¿Quién pelea por ti?
Seguir a Jesús no siempre hace el camino más fácil.
A veces ocurre todo lo contrario. Decides obedecer, permanecer firme y honrar a Dios, pero las pruebas llegan con más fuerza de la que imaginabas. Entonces surge una pregunta que muchos creyentes hacen en silencio: "Señor, si estoy caminando contigo, ¿por qué duele tanto?"
Job conocía esa lucha. Lo perdió casi todo: sus bienes, sus hijos y su salud. Sin embargo, lo más desconcertante era que no estaba sufriendo por haberse apartado de Dios. Estaba sufriendo mientras permanecía fiel a él.
Esa es una de las verdades más difíciles de aceptar: la fidelidad no nos libra del sufrimiento.

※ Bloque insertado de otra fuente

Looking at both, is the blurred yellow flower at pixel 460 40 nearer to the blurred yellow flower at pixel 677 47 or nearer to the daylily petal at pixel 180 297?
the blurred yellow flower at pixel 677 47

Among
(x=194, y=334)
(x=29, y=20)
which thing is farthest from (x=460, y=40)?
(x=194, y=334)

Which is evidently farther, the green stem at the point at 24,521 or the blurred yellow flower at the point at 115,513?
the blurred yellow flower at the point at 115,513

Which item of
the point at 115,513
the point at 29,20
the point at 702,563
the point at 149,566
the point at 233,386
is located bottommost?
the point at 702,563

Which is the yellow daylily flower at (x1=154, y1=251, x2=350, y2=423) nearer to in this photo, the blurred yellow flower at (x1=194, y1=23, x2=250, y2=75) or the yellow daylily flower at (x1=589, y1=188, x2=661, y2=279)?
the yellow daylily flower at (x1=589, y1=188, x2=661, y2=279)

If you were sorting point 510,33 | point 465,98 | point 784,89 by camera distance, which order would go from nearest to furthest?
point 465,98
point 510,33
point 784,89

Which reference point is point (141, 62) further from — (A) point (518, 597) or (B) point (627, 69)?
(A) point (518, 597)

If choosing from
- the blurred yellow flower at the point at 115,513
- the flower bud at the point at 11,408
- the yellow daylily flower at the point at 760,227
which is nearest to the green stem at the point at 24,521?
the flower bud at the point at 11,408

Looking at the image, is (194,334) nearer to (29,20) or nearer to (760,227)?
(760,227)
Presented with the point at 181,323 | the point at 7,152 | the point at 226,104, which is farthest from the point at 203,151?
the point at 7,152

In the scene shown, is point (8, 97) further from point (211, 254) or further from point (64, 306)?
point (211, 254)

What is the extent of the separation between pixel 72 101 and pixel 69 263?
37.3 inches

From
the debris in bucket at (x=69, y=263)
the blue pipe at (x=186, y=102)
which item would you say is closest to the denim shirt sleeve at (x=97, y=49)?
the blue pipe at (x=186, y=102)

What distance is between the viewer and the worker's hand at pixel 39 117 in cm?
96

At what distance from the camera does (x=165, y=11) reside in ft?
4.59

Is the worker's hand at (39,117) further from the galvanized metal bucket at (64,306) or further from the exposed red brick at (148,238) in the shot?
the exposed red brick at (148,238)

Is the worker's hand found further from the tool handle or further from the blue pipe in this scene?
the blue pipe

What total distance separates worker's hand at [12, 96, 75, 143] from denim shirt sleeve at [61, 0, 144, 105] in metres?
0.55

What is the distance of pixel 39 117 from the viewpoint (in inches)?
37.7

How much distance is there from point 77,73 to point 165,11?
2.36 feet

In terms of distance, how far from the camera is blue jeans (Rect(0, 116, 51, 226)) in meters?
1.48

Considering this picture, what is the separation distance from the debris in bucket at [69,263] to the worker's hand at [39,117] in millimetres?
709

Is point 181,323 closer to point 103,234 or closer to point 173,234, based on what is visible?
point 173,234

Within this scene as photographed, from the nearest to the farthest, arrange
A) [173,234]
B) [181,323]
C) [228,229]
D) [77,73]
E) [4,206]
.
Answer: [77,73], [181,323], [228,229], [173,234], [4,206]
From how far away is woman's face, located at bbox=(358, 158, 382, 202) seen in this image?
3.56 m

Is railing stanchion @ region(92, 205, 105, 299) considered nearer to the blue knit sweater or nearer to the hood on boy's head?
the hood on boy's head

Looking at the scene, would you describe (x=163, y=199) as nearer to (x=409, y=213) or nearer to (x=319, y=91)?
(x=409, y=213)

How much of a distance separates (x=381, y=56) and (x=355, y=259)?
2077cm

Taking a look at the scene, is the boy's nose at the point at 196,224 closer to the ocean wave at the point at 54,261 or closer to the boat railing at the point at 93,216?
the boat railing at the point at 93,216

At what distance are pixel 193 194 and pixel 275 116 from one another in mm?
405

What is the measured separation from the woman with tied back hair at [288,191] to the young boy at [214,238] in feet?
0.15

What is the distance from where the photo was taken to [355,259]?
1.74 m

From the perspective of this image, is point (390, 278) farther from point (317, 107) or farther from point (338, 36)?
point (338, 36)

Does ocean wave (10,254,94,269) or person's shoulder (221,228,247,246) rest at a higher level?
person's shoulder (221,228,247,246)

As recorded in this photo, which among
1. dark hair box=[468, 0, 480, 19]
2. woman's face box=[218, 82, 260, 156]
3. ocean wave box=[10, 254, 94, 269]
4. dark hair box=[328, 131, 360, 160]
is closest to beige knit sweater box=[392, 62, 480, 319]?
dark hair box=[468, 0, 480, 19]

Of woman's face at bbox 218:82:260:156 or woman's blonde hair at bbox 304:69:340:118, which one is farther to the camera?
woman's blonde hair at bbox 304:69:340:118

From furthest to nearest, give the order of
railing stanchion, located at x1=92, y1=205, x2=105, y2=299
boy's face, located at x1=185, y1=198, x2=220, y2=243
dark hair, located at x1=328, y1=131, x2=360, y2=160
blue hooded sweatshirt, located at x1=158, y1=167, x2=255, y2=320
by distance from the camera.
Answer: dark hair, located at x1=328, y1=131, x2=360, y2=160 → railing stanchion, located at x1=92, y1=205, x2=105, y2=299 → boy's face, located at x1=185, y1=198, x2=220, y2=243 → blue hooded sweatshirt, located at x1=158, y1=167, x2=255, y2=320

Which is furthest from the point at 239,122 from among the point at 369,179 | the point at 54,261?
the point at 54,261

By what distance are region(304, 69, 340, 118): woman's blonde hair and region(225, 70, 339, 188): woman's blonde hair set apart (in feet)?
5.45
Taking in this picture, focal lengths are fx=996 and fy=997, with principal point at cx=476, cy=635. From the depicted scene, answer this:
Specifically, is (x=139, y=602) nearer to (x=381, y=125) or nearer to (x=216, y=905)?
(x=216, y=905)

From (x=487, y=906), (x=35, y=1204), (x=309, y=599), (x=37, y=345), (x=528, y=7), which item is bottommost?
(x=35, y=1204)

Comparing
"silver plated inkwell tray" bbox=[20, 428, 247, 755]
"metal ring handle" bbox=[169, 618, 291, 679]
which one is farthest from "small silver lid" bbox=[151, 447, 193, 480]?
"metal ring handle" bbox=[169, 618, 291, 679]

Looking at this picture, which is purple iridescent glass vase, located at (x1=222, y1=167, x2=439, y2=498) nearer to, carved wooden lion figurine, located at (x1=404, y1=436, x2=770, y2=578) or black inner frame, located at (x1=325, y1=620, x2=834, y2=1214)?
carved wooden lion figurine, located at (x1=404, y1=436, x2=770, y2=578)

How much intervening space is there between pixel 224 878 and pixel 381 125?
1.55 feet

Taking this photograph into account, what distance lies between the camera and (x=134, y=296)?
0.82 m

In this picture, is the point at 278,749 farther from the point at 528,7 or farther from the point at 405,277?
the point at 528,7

Pero sí nos asegura que nunca lo atravesaremos solos.
En medio de su dolor, Job hizo preguntas que ninguno de nosotros se atrevería a formular. Lloró, luchó y derramó su corazón delante de Dios. Sin embargo, cuando todo parecía derrumbarse, pronunció las declaraciones de fe más extraordinarias de toda la Escritura:
"Yo sé que mi Redentor vive."
"Yo sé que mi Redentor vive, y que al final se levantará del polvo. También sé que que he de contemplar a Dios, aún cuando el sepulcro destruya mi cuerpo. Yo mismo seré quién lo vea, y lo veré con mis propios ojos, aún cuando por dentro estoy desfalleciendo." (Job 19:25-27).